◆ Record extracts:
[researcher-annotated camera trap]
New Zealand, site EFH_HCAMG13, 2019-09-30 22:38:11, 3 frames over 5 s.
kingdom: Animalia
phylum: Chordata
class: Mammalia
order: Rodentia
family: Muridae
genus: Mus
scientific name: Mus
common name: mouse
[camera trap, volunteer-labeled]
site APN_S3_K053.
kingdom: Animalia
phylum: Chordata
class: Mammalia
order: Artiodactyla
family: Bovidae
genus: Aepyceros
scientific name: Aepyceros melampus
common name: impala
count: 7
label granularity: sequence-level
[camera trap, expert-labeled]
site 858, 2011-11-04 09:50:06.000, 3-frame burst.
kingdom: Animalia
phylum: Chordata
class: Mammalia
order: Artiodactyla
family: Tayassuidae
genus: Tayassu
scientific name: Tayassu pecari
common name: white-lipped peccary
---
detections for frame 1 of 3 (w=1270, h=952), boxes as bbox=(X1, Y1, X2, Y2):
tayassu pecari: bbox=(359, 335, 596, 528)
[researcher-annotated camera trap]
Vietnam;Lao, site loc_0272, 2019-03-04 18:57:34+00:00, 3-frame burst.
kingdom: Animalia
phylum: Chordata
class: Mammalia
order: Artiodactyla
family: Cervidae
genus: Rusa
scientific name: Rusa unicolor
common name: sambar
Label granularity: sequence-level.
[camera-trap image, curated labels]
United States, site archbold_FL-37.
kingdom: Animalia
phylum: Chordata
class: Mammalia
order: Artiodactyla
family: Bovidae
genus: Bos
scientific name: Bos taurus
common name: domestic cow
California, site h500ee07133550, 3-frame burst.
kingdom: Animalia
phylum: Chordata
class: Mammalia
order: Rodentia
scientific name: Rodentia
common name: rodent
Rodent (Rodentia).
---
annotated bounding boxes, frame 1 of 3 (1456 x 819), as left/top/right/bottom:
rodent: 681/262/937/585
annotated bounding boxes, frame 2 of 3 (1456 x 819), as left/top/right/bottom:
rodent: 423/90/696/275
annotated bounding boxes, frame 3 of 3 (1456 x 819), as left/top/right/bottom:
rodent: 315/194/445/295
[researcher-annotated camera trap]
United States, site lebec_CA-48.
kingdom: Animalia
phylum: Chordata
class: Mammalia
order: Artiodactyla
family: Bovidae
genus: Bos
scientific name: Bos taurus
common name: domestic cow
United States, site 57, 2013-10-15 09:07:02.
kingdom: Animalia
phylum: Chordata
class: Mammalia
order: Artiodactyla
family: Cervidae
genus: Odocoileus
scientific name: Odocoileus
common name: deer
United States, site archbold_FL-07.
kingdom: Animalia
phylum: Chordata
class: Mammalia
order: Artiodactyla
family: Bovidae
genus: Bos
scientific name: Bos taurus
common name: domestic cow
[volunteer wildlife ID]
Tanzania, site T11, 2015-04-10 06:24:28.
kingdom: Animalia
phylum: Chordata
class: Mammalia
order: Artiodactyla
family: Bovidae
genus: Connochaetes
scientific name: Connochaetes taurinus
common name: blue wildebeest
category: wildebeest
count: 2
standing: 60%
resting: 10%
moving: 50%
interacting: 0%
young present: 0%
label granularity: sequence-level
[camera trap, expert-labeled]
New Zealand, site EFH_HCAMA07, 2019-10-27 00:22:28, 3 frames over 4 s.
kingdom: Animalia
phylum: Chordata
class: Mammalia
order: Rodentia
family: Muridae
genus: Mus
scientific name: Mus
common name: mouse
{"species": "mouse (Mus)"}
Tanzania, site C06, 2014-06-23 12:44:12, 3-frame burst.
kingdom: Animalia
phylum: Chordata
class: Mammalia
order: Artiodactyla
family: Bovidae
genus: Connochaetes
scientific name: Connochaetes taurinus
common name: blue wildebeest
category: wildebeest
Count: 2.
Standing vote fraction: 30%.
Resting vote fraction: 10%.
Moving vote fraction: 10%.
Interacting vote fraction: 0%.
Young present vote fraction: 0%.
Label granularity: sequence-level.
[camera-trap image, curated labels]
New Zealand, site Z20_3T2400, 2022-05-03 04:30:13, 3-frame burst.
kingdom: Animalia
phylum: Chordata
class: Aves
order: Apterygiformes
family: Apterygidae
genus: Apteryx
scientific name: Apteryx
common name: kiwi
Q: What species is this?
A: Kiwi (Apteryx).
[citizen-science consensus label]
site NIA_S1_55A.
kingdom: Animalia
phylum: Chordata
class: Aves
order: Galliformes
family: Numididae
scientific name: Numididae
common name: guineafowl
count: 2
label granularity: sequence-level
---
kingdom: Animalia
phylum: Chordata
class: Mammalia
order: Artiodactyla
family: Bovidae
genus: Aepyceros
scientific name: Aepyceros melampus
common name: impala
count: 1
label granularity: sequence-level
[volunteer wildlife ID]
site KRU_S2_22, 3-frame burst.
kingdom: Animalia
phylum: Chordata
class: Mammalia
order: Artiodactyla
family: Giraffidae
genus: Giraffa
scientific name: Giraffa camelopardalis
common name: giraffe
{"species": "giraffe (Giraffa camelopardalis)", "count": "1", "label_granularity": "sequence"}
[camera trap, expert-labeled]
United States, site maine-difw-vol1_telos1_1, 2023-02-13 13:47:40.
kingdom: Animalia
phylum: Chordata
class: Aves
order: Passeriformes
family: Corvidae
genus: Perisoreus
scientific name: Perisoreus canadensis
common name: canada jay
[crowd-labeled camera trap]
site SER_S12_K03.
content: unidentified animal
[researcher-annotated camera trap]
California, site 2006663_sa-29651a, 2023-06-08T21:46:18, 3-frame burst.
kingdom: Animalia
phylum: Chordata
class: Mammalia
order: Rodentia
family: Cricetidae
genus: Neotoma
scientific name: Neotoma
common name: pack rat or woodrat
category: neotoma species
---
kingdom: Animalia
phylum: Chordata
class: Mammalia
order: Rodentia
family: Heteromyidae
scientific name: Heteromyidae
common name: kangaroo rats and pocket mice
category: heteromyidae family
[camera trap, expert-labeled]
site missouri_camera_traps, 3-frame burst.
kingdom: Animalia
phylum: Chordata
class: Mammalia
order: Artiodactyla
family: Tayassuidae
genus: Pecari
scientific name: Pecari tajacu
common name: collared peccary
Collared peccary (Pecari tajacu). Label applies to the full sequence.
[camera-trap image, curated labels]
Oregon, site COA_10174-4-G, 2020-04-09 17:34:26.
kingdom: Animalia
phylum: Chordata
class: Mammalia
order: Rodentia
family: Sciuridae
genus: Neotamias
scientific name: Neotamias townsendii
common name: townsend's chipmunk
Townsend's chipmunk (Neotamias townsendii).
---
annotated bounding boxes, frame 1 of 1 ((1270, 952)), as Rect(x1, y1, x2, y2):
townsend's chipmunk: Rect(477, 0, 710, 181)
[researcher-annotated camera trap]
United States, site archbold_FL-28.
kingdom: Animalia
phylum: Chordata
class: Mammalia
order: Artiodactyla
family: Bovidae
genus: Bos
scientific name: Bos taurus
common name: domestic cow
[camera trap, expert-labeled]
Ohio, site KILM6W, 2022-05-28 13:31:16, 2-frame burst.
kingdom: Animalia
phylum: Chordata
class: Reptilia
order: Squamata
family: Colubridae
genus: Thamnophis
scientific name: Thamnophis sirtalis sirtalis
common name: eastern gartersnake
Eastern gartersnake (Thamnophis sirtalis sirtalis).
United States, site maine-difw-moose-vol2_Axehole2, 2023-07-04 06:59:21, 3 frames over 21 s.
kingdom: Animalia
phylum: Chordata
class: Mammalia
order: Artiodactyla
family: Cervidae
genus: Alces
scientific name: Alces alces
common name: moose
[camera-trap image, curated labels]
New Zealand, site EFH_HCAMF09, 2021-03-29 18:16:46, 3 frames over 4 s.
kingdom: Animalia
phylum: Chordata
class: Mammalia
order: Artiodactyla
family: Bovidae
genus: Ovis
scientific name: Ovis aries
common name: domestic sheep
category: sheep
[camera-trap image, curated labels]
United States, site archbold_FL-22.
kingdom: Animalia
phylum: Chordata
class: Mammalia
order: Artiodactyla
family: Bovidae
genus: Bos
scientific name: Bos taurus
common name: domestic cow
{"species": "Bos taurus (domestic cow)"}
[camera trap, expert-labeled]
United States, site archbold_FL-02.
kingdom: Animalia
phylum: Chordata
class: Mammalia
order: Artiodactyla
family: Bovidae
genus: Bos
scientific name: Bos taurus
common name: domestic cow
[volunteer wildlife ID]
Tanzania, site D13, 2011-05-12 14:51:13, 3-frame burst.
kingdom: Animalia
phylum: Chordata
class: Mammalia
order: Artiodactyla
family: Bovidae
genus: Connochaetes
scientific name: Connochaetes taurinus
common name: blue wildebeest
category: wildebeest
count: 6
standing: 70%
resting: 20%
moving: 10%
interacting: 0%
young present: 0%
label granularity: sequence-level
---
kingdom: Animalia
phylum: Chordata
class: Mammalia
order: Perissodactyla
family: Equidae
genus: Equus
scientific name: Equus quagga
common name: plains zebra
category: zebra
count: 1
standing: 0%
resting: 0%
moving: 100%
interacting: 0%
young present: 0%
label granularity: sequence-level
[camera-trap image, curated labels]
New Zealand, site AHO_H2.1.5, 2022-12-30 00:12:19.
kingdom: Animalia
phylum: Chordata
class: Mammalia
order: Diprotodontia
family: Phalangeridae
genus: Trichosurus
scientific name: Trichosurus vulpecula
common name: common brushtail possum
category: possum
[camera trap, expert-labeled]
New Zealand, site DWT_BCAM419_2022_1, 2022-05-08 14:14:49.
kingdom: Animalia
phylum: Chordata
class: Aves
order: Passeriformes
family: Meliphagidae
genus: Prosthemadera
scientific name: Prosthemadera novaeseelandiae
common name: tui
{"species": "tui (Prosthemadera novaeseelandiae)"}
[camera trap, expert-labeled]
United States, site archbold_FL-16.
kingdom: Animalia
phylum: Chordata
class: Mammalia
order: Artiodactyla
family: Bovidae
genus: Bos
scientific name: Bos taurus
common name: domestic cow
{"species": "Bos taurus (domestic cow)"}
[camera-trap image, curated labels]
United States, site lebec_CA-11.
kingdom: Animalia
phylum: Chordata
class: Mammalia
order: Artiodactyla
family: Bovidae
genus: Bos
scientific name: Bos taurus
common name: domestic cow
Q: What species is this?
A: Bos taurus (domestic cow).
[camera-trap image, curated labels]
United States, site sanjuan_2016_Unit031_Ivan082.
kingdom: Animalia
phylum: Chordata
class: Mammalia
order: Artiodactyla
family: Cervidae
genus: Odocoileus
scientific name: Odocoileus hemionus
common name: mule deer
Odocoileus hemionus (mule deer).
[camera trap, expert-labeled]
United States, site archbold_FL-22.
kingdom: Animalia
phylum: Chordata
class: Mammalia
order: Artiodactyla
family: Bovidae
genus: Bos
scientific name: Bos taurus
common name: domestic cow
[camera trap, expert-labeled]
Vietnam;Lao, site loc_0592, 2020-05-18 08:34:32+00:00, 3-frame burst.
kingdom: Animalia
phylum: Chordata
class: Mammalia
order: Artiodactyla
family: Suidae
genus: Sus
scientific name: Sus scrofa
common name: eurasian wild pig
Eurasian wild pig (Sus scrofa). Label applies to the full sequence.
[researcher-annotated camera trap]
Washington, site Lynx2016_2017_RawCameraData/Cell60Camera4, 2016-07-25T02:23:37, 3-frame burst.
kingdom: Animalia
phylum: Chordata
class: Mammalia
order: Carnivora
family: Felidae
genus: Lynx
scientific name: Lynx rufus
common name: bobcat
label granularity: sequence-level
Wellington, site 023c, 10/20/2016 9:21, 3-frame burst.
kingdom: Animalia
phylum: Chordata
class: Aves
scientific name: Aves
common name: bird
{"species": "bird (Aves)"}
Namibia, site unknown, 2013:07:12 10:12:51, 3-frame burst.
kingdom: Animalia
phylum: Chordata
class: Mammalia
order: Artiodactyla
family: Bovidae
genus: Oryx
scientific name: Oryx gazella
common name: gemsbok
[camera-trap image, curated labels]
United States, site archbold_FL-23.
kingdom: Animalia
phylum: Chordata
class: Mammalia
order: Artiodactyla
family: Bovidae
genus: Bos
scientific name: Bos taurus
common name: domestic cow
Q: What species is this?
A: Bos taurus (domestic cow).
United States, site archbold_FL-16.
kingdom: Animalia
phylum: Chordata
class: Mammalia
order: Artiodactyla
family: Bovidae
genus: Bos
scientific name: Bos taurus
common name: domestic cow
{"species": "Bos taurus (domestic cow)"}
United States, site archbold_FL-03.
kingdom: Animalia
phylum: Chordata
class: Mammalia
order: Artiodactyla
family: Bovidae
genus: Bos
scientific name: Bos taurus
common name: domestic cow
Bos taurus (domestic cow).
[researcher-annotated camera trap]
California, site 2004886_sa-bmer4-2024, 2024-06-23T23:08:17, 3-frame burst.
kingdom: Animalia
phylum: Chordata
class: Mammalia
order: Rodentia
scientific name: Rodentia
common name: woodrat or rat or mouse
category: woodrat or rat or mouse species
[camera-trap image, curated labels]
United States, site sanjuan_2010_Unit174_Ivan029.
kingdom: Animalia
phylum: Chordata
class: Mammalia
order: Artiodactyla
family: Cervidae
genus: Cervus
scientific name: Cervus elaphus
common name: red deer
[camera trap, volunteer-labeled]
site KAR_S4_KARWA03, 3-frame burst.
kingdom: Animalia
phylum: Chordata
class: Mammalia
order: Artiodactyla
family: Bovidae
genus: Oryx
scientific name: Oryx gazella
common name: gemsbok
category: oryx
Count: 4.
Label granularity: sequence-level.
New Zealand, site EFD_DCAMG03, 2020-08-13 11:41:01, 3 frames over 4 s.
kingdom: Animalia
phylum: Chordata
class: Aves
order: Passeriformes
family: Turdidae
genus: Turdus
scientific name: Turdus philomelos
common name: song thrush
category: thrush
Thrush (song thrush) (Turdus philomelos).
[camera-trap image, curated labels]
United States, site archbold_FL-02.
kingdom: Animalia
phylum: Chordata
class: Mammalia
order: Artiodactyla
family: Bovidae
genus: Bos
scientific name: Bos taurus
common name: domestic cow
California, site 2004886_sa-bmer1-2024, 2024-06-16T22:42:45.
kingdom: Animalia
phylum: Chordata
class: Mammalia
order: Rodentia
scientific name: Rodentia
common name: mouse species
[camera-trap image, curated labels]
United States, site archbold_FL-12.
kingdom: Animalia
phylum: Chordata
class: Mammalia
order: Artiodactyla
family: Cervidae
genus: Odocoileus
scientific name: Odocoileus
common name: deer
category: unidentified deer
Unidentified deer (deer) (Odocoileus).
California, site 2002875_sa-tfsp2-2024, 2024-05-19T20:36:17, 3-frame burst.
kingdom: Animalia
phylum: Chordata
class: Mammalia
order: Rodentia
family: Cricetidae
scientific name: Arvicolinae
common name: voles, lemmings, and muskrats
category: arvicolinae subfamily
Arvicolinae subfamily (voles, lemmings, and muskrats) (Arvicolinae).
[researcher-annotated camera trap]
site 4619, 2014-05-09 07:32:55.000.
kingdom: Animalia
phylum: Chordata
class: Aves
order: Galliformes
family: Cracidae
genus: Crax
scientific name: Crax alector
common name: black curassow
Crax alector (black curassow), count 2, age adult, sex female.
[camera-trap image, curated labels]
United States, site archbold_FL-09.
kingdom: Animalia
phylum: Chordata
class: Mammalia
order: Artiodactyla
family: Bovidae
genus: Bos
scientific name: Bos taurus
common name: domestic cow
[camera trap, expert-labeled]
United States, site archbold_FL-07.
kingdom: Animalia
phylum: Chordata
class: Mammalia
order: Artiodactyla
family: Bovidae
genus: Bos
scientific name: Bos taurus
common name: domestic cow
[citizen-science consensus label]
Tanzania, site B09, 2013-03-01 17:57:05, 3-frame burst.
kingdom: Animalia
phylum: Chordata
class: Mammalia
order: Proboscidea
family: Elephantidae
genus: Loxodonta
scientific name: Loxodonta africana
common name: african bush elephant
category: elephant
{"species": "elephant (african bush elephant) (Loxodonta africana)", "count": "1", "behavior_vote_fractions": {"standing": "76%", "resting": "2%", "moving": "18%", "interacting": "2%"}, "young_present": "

◆ Your goal: Wherever the string "camelopardalis" is found in the entries, copy the line it sits in.

◆ Response to this task:
scientific name: Giraffa camelopardalis
{"species": "giraffe (Giraffa camelopardalis)", "count": "1", "label_granularity": "sequence"}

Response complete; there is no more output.